With the recent outbreak of Coronavirus many people are experiencing varying levels of fear and anxiety caused by uncertainty. COVID-19 is a novel (read: new) virus. People don’t yet have immunity to it. And, there’s still a lot we’re learning about coronavirus. So, it’s only natural to have questions and concerns. The Jenny Life team has put together this page as a resource to help you feel calm and self-assured.
Absolutely! Coronavirus is a pathogen like the flu and is covered by life insurance. Life insurance is designed to provide financial protection to your beneficiaries after death. This can include a spouse/partner, children/dependents, parents, family, or even a cause/charity you believe in. Know that if you previously purchased a life insurance policy, you will be covered should COVID-19 pandemic result in your passing.
Yes, you can apply. The coronavirus pandemic has the potential to make getting life insurance more complicated. Insurance companies are risk-adverse. These insurance carriers may want to know if you’ve had any recent travel or any future travel plans that might increase your chances of exposure or contracting COVID-19. You will be also be asked about your present health condition.
Your medical history and current health are important factors that insurance companies take into consideration when making a decision whether to create a life insurance policy. Because the policy can be invalidated during a two-year contestability period if you give false information, it is very important that you’re truthful in all your answers.
One form the insurance companies are using is what is called a “Good Health Statement.” When the life insurance policy gets delivered, part of the delivery receipt is a good health statement. It’s basically a way for the insurance company to ask one more time if there is anything that has come up since you applied for life insurance that is worthy of them taking a look at before finalizing the transaction. In short, if you get Coronavirus during the application process, you would need to disclose that.
Jenny Life has spoken with several of our life insurance company partners. Their approach has been to look at how likely the disease is to spread, what treatments are available (or in the pipeline) and they use historical data to estimate additional mortality they can expect to emerge as a result of an outbreak. They have set aside additional capital to protect their ability to honor their obligations to policyholders when outbreaks such as Coronavirus occurs. In addition, in some cases insurance companies are further supported by reinsurance partners (basically insurance companies that backup insurance companies).
Today (as of March/April 2020) most carriers are not allowing applications indicating future travel AND past travel outside the United States until you’ve been back in the United States for a minimum of 30 days. [Note for future travel--if a state, such as GA, CA, etc, has restrictions, those cases are reviewed on a case by case basis by the carrier before policy issuance.]
You should expect that it will be more difficult to purchase life insurance if you have international travel plans and/or have returned to the United States in the last 30 days.
Right now the “good health statement” is a new requirement for nearly everyone (very few exclusions). This is regardless of travel or not. In short, expect to sign a good health statement as a prerequisite of receiving the policy.
Many carriers are making changes to their underwriting practices. Some are implementing new temporary underwriting guidelines in response to COVID-19. In addition to the changes involving foreign travel (mentioned above), insurance carriers are in some cases are:
— Postponing applications for COVID-19 disease cases. Your application will be delayed for at least 30 days after full recovery. Reconsideration parameters will depend on the severity of the disease and current health status.

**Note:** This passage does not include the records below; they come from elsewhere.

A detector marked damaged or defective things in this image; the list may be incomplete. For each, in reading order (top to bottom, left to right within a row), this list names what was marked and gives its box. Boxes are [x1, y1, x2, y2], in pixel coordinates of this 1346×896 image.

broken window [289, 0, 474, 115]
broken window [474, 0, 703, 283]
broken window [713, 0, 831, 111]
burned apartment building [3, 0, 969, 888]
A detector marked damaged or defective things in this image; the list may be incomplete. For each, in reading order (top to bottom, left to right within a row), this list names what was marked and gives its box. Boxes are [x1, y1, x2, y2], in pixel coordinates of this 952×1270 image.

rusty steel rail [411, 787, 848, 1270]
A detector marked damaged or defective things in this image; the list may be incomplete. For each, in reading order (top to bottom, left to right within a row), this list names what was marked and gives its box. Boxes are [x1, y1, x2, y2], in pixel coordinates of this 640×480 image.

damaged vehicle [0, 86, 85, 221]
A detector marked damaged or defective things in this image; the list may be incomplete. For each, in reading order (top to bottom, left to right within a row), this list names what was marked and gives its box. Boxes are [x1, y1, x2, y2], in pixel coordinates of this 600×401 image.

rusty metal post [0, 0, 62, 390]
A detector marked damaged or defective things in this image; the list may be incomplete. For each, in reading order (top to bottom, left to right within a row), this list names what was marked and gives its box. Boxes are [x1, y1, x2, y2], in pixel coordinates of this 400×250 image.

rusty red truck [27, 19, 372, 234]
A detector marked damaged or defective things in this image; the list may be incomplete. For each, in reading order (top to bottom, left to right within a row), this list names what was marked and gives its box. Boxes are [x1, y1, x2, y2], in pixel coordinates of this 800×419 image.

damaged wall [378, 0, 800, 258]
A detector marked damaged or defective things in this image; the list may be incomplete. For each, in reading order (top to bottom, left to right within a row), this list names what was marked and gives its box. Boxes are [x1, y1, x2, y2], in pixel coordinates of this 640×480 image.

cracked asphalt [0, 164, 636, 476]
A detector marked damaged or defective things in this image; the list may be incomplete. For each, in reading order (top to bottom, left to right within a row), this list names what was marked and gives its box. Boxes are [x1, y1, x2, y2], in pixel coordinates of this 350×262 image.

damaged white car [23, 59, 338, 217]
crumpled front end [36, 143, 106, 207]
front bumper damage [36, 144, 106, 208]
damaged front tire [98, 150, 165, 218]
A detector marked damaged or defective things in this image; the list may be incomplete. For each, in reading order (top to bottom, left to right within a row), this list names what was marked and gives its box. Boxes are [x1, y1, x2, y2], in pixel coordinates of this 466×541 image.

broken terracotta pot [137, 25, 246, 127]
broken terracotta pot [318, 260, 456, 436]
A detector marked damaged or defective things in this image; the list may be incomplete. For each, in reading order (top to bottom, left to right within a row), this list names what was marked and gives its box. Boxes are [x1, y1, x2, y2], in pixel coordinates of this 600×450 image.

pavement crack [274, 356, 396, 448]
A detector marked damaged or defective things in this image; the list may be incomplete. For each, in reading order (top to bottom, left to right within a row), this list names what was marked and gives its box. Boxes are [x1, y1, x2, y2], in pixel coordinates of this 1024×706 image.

— Postponement parameters for applicants over age 50 whose risk class exceeds certain rated table parameters (their risk profile includes referenced underlying chronic conditions). Conditions include cancer, cardiovascular disease, diabetes, immunosuppression, kidney disease and lung disease.
On a positive note, many insurance companies are issuing a grace period extension. When your insurance policy is active, it is called a “Policy in Force.” When a policy holder doesn’t pay their bill on time typically the policy will be cancelled after the standard grace period (either 30 or 31 days). Specifically, during these extraordinary times, some carriers are extending their normal grace periods by as much as 90 days. If you have not paid your insurance premium or you are experiencing financial difficultly it is highly advised that you speak with your insurance company. Many have special programs to help.